◆ **What the task asks**:
Two lines mark the range in the entries below: the one holding "ALLARME SICUREZZA ALIMENTARE" and the one holding "Twist the white ring at the bottom clockwise". Set down those two and all lines between them, exactly.

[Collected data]
· · · ·
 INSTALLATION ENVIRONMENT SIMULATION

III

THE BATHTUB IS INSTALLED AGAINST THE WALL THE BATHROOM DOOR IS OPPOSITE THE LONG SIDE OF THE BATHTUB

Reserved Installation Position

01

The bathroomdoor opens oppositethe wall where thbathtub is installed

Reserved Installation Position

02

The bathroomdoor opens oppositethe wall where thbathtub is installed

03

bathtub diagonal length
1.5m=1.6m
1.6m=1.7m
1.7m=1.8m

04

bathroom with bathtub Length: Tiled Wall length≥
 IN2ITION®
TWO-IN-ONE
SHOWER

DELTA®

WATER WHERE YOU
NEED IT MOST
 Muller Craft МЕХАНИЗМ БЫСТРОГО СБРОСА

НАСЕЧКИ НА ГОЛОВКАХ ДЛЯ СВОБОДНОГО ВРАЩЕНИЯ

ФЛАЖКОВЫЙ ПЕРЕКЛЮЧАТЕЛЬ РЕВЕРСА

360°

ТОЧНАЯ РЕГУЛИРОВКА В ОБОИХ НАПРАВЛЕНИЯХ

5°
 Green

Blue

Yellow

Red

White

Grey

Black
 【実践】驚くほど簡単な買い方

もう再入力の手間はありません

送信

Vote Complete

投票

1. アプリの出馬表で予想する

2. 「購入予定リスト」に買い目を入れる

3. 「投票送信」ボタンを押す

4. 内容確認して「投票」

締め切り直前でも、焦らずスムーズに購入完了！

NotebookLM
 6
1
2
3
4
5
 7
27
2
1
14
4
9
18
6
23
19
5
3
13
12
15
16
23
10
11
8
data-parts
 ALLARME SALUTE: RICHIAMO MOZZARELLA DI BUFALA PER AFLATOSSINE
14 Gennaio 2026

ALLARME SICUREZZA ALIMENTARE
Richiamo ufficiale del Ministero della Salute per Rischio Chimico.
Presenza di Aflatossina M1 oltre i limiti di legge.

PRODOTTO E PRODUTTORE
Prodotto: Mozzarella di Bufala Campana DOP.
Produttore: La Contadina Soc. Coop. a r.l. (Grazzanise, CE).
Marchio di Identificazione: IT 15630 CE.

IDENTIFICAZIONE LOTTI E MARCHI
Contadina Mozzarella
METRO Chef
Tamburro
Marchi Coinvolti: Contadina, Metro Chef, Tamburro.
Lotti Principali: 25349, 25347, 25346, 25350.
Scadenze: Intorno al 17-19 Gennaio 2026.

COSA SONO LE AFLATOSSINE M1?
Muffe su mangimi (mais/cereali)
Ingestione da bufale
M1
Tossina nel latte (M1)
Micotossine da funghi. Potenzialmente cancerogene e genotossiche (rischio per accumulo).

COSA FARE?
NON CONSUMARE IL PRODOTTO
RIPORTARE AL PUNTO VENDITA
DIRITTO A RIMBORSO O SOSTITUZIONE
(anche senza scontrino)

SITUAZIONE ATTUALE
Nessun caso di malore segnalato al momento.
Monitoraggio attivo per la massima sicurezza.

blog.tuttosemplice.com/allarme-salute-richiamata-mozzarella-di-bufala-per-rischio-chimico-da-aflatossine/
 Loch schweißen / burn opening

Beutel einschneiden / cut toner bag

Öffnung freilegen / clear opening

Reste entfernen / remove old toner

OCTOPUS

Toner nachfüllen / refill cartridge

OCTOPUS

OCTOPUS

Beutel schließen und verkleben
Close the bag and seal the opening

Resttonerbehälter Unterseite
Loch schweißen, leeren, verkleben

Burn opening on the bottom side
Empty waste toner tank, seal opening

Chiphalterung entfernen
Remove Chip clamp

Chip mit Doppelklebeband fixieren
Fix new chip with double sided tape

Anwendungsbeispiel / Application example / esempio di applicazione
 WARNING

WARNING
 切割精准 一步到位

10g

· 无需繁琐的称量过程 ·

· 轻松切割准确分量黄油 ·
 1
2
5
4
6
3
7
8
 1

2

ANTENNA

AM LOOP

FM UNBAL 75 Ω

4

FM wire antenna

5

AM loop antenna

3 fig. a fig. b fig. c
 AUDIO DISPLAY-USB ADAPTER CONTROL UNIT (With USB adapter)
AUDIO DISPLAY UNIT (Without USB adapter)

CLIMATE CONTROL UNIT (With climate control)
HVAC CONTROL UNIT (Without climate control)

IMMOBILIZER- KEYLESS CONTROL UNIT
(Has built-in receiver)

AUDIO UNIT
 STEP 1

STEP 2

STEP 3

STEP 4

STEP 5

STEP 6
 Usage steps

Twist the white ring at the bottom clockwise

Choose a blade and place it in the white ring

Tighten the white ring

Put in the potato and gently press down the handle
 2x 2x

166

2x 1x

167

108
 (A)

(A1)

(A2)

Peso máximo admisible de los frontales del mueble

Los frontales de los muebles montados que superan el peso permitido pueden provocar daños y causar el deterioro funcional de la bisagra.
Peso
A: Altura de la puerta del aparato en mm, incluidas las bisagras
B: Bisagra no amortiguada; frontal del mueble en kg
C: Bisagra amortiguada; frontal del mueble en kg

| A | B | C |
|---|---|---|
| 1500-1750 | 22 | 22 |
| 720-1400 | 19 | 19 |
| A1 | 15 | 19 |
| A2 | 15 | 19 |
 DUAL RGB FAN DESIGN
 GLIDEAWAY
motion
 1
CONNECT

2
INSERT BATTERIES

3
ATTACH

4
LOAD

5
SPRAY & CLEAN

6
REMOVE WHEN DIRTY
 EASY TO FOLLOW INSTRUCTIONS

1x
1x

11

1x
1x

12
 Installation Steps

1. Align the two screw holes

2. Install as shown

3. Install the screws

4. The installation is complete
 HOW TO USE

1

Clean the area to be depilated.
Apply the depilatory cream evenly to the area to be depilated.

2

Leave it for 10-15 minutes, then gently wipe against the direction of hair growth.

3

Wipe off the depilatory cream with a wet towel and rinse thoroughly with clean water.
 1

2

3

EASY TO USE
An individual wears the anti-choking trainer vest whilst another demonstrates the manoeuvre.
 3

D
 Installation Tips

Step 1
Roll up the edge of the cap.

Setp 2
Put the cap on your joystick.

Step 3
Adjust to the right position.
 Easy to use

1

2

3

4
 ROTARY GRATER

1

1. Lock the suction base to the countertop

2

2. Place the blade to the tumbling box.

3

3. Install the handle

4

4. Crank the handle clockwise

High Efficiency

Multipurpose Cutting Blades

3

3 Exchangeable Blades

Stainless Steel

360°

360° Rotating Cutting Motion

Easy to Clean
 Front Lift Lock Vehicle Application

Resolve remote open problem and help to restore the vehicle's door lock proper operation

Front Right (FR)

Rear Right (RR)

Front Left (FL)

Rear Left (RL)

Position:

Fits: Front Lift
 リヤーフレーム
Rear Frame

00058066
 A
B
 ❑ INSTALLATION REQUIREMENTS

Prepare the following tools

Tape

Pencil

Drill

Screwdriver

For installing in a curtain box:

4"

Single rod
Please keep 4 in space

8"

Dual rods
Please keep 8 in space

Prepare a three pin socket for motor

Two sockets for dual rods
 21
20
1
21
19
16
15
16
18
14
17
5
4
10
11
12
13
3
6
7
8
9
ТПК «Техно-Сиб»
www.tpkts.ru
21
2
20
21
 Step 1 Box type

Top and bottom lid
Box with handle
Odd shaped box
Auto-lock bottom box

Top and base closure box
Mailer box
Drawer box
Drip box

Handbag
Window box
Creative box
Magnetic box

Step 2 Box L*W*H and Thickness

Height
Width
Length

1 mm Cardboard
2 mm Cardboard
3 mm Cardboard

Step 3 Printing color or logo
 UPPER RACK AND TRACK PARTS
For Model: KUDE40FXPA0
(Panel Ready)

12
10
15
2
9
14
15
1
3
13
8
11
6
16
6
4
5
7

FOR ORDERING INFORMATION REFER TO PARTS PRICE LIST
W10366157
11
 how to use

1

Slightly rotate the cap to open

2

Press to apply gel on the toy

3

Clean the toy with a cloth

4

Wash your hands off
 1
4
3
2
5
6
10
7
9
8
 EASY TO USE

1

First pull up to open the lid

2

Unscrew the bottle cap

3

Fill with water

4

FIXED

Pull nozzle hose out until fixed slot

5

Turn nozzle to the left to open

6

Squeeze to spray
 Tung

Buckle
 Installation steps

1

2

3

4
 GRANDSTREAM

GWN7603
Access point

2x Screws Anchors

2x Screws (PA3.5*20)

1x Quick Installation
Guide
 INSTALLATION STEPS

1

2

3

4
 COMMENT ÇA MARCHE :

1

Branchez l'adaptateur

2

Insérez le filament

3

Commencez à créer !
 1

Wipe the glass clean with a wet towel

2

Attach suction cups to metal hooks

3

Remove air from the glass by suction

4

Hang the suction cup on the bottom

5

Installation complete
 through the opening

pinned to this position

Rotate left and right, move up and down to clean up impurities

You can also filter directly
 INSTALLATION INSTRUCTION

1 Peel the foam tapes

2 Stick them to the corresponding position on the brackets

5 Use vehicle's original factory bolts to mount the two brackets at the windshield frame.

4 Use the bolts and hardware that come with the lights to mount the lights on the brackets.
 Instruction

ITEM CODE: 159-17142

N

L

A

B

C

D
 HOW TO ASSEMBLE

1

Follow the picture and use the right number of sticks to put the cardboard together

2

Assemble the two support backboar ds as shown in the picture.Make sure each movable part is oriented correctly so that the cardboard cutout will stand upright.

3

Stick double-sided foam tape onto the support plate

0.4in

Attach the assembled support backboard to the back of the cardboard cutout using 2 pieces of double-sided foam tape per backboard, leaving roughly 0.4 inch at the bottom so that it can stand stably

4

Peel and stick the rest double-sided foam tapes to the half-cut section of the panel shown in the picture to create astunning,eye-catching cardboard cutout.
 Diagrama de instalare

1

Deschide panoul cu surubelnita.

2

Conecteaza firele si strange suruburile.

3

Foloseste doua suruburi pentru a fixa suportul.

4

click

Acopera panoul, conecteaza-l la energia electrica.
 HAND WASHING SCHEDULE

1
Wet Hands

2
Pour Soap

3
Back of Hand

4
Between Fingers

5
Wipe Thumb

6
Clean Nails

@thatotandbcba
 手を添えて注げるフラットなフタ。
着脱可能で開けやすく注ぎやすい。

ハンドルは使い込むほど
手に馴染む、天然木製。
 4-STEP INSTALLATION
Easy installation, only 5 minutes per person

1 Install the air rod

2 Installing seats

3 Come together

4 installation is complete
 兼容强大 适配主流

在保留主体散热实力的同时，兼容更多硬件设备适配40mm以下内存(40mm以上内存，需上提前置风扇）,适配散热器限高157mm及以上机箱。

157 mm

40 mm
· · · ·
◆ **Worked solution**:
ALLARME SICUREZZA ALIMENTARE
Richiamo ufficiale del Ministero della Salute per Rischio Chimico.
Presenza di Aflatossina M1 oltre i limiti di legge.

PRODOTTO E PRODUTTORE
Prodotto: Mozzarella di Bufala Campana DOP.
Produttore: La Contadina Soc. Coop. a r.l. (Grazzanise, CE).
Marchio di Identificazione: IT 15630 CE.

IDENTIFICAZIONE LOTTI E MARCHI
Contadina Mozzarella
METRO Chef
Tamburro
Marchi Coinvolti: Contadina, Metro Chef, Tamburro.
Lotti Principali: 25349, 25347, 25346, 25350.
Scadenze: Intorno al 17-19 Gennaio 2026.

COSA SONO LE AFLATOSSINE M1?
Muffe su mangimi (mais/cereali)
Ingestione da bufale
M1
Tossina nel latte (M1)
Micotossine da funghi. Potenzialmente cancerogene e genotossiche (rischio per accumulo).

COSA FARE?
NON CONSUMARE IL PRODOTTO
RIPORTARE AL PUNTO VENDITA
DIRITTO A RIMBORSO O SOSTITUZIONE
(anche senza scontrino)

SITUAZIONE ATTUALE
Nessun caso di malore segnalato al momento.
Monitoraggio attivo per la massima sicurezza.

blog.tuttosemplice.com/allarme-salute-richiamata-mozzarella-di-bufala-per-rischio-chimico-da-aflatossine/
 Loch schweißen / burn opening

Beutel einschneiden / cut toner bag

Öffnung freilegen / clear opening

Reste entfernen / remove old toner

OCTOPUS

Toner nachfüllen / refill cartridge

OCTOPUS

OCTOPUS

Beutel schließen und verkleben
Close the bag and seal the opening

Resttonerbehälter Unterseite
Loch schweißen, leeren, verkleben

Burn opening on the bottom side
Empty waste toner tank, seal opening

Chiphalterung entfernen
Remove Chip clamp

Chip mit Doppelklebeband fixieren
Fix new chip with double sided tape

Anwendungsbeispiel / Application example / esempio di applicazione
 WARNING

WARNING
 切割精准 一步到位

10g

· 无需繁琐的称量过程 ·

· 轻松切割准确分量黄油 ·
 1
2
5
4
6
3
7
8
 1

2

ANTENNA

AM LOOP

FM UNBAL 75 Ω

4

FM wire antenna

5

AM loop antenna

3 fig. a fig. b fig. c
 AUDIO DISPLAY-USB ADAPTER CONTROL UNIT (With USB adapter)
AUDIO DISPLAY UNIT (Without USB adapter)

CLIMATE CONTROL UNIT (With climate control)
HVAC CONTROL UNIT (Without climate control)

IMMOBILIZER- KEYLESS CONTROL UNIT
(Has built-in receiver)

AUDIO UNIT
 STEP 1

STEP 2

STEP 3

STEP 4

STEP 5

STEP 6
 Usage steps

Twist the white ring at the bottom clockwise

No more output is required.